BRIEF
Convert part of the data into a Markdown table with the columns Row and Line, giving each line a row number and leaving out blank lines. Begin at the line containing "What is the exact" and stop after the line containing "63.4 inches".

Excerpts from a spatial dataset
++++++++
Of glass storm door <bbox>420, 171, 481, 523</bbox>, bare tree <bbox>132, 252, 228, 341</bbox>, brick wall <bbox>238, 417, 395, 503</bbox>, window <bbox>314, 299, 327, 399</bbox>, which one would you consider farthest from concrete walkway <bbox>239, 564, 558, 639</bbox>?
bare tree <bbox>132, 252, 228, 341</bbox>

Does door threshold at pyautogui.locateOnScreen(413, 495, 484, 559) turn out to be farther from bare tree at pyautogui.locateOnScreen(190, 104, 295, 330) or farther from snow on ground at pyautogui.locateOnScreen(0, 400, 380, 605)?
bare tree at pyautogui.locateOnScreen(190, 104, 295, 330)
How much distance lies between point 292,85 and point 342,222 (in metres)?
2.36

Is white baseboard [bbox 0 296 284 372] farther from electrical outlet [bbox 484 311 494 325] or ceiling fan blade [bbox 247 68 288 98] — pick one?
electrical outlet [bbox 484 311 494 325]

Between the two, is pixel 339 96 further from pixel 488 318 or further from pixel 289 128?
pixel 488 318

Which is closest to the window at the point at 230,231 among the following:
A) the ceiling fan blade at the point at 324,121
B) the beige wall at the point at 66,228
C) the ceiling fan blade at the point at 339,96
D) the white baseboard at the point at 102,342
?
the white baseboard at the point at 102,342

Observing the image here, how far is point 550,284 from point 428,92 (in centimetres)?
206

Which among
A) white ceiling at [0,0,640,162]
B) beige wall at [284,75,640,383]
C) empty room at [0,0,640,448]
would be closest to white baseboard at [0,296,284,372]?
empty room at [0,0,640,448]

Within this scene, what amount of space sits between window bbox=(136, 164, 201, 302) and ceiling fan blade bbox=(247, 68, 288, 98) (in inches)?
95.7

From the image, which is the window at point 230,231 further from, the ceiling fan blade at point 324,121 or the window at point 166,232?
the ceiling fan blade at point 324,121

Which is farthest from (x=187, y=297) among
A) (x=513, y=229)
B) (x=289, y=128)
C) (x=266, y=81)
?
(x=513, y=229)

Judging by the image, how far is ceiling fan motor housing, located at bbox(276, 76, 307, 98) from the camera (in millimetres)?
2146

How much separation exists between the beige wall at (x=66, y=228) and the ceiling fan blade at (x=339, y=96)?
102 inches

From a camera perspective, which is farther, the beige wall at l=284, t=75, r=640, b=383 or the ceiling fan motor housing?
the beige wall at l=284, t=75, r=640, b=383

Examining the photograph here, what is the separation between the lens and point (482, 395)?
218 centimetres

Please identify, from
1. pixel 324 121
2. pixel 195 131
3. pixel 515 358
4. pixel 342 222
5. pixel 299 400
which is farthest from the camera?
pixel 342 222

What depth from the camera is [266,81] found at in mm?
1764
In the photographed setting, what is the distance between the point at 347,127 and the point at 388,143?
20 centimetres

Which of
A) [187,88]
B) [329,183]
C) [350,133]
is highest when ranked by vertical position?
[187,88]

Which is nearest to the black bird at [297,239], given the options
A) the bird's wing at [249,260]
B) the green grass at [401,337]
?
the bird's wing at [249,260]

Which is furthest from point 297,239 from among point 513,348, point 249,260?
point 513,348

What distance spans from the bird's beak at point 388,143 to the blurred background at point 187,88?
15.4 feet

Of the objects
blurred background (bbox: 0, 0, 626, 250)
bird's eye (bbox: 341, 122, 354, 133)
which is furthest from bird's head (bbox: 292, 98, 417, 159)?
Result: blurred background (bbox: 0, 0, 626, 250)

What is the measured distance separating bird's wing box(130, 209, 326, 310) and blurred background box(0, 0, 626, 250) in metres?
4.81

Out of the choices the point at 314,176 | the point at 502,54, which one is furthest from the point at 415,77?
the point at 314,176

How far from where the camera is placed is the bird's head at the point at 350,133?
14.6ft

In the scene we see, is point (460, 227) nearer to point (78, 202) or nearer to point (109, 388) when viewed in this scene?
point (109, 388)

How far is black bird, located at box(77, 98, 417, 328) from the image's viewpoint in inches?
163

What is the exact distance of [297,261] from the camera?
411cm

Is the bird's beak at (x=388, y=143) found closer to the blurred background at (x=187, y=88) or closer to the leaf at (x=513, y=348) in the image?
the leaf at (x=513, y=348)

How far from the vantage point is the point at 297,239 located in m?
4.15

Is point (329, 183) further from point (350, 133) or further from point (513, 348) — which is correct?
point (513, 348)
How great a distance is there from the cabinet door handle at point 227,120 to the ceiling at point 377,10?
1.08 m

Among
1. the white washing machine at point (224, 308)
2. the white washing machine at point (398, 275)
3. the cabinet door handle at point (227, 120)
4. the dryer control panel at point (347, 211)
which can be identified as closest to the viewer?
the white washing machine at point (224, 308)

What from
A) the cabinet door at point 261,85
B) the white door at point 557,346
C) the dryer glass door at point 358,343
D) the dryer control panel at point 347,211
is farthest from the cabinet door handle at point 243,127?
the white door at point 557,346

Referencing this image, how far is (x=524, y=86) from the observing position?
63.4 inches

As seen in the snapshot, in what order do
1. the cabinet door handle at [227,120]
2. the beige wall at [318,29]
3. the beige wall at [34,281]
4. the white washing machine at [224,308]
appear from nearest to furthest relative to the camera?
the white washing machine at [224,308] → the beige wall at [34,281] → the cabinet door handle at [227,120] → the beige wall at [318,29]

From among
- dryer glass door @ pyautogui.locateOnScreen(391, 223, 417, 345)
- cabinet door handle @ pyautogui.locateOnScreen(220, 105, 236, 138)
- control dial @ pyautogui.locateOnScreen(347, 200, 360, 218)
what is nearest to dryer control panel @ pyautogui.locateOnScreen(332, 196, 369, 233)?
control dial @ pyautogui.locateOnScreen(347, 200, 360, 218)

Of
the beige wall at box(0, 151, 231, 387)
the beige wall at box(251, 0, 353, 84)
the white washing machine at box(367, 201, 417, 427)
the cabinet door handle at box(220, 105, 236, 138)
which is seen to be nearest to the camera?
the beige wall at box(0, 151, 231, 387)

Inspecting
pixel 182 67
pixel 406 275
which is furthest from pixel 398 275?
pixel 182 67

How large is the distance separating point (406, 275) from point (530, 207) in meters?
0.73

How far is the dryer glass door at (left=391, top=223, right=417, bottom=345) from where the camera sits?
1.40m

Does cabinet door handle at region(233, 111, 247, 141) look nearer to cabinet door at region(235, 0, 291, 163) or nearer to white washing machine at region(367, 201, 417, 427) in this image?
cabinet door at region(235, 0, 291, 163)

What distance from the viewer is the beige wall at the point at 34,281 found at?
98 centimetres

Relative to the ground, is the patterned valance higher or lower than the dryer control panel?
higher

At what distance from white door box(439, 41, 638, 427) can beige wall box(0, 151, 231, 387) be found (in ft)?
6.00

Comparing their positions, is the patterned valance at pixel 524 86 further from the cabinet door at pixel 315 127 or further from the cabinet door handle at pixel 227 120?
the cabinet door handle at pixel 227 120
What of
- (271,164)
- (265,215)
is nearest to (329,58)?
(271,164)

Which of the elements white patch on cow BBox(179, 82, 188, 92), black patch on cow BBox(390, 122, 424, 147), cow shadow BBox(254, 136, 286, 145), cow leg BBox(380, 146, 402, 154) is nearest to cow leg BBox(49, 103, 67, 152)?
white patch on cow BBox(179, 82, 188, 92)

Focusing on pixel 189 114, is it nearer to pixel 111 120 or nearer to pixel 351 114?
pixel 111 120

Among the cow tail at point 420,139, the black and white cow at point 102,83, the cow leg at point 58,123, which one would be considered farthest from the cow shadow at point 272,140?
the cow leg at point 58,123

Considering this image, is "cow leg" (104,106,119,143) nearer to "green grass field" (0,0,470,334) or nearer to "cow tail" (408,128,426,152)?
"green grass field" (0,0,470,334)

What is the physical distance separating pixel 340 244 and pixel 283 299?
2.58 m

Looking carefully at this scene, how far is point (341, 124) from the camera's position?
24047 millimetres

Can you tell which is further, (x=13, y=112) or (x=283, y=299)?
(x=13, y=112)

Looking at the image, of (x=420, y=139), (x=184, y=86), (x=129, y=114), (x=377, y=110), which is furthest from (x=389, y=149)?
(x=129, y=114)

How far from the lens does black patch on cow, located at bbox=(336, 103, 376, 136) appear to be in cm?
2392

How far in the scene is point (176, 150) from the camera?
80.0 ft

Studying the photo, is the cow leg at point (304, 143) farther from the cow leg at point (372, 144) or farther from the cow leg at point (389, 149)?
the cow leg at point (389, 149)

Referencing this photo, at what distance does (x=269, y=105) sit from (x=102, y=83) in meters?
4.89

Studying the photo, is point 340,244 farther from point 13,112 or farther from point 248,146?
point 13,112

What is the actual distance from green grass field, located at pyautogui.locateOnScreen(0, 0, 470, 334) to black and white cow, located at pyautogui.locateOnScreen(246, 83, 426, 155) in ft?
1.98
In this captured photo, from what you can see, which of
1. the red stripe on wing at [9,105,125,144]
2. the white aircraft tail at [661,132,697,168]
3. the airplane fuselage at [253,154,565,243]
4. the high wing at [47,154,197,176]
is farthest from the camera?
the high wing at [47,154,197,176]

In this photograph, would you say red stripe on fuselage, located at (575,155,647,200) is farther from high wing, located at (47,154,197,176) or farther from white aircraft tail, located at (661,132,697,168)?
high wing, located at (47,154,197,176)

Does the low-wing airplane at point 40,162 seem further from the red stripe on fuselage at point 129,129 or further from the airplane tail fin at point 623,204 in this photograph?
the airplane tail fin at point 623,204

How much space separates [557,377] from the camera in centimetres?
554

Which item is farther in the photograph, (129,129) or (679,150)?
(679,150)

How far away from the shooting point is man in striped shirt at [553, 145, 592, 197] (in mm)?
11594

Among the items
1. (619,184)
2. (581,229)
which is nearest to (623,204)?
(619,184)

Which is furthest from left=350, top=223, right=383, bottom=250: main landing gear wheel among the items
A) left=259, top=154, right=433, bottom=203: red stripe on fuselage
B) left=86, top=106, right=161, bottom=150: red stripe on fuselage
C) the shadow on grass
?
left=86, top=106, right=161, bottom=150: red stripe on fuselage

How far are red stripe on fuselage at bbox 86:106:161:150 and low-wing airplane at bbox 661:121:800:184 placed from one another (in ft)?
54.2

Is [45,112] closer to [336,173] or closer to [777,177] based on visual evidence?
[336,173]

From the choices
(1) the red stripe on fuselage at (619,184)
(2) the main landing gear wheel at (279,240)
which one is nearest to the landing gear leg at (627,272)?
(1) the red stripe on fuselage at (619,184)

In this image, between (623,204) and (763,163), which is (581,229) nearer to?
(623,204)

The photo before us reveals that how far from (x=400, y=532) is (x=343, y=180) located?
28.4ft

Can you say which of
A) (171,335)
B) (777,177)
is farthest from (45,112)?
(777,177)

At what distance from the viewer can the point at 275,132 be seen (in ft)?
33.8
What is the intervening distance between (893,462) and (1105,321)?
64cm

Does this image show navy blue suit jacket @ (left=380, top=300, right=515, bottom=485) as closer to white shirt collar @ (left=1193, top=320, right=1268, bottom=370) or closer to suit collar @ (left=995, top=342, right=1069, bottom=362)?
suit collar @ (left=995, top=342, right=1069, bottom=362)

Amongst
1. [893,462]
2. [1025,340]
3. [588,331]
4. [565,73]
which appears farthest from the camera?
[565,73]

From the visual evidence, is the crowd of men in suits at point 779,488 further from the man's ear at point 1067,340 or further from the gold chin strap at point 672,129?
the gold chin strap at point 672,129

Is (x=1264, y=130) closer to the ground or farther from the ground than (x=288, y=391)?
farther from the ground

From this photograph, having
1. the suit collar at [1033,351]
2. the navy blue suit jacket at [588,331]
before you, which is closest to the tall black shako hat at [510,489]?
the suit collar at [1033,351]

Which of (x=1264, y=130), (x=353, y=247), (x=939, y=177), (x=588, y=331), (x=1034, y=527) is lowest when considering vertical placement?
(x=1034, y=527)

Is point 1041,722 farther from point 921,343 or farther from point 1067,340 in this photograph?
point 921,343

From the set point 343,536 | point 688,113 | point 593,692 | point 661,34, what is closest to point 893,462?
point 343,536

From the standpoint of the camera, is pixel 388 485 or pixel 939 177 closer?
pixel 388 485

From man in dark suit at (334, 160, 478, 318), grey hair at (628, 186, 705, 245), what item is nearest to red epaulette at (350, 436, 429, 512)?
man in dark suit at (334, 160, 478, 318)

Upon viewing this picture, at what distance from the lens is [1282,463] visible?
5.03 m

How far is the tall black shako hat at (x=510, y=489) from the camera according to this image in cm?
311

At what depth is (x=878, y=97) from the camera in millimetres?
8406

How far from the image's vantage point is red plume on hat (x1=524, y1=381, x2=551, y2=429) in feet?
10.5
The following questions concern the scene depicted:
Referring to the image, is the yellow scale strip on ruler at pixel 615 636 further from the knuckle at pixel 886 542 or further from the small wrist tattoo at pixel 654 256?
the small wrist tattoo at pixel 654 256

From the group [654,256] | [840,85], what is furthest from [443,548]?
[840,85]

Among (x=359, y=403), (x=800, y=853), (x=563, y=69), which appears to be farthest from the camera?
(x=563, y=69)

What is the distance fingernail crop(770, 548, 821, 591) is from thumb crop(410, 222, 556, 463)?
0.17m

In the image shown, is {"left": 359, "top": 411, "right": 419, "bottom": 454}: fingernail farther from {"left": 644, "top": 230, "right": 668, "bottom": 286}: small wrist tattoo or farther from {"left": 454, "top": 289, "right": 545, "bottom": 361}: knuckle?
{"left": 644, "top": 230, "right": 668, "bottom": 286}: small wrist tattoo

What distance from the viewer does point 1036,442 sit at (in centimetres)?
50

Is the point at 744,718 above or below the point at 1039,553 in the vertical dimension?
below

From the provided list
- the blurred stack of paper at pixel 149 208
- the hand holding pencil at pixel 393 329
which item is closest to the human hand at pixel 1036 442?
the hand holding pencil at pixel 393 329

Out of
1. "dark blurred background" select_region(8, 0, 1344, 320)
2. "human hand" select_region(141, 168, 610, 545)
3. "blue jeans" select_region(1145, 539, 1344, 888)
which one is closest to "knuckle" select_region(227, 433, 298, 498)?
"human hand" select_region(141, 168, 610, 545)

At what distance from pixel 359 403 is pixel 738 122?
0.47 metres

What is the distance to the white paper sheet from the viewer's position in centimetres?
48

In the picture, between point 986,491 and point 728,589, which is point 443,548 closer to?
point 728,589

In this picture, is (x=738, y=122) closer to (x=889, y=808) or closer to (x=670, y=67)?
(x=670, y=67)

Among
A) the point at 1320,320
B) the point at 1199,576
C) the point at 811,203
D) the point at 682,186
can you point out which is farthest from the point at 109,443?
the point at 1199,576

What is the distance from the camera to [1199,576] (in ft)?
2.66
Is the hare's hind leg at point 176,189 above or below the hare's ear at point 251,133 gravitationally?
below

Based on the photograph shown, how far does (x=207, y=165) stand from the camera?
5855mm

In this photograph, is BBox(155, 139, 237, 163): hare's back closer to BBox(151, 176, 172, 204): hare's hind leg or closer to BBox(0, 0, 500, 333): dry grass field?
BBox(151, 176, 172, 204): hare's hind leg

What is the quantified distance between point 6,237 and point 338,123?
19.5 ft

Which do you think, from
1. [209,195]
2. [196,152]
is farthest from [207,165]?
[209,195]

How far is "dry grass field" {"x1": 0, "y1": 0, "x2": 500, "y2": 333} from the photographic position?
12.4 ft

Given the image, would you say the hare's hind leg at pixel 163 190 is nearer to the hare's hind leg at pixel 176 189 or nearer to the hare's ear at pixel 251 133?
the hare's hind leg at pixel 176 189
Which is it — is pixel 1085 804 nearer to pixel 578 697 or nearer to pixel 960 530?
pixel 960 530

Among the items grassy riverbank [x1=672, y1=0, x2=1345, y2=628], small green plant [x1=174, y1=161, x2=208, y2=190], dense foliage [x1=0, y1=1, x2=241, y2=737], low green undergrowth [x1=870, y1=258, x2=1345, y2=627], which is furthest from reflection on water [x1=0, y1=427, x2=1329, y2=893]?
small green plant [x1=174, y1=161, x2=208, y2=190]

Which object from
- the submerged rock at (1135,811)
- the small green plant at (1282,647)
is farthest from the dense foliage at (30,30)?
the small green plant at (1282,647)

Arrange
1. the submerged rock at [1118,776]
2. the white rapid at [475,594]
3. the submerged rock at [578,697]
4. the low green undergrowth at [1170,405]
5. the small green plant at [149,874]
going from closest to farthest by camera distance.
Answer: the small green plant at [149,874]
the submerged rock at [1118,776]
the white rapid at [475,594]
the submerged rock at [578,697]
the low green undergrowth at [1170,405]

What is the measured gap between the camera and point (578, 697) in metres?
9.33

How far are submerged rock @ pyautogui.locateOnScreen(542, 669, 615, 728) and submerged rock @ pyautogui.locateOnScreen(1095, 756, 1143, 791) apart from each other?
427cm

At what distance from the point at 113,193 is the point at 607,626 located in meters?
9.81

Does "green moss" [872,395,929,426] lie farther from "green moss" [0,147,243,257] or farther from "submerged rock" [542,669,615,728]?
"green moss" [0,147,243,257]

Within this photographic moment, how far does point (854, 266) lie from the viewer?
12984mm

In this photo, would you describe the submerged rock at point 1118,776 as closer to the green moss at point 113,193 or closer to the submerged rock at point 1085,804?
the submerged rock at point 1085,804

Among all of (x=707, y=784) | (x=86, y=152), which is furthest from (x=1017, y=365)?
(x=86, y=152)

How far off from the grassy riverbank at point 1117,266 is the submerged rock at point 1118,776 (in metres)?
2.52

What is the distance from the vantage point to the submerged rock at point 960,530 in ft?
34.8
++++++++
SOLUTION BELOW
| Row | Line |
|---|---|
| 1 | What is the exact distance of [297,261] from the camera? |
| 2 | 411cm |
| 3 | Is the bird's beak at (x=388, y=143) found closer to the blurred background at (x=187, y=88) or closer to the leaf at (x=513, y=348) in the image? |
| 4 | the leaf at (x=513, y=348) |
| 5 | How far from the vantage point is the point at 297,239 located in m? |
| 6 | 4.15 |
| 7 | Is point (329, 183) further from point (350, 133) or further from point (513, 348) — which is correct? |
| 8 | point (513, 348) |
| 9 | How great a distance is there from the cabinet door handle at point 227,120 to the ceiling at point 377,10? |
| 10 | 1.08 m |
| 11 | Among |
| 12 | 1. the white washing machine at point (224, 308) |
| 13 | 2. the white washing machine at point (398, 275) |
| 14 | 3. the cabinet door handle at point (227, 120) |
| 15 | 4. the dryer control panel at point (347, 211) |
| 16 | which can be identified as closest to the viewer? |
| 17 | the white washing machine at point (224, 308) |
| 18 | What from |
| 19 | A) the cabinet door at point 261,85 |
| 20 | B) the white door at point 557,346 |
| 21 | C) the dryer glass door at point 358,343 |
| 22 | D) the dryer control panel at point 347,211 |
| 23 | is farthest from the cabinet door handle at point 243,127? |
| 24 | the white door at point 557,346 |
| 25 | Referencing this image, how far is (x=524, y=86) from the observing position? |
| 26 | 63.4 inches |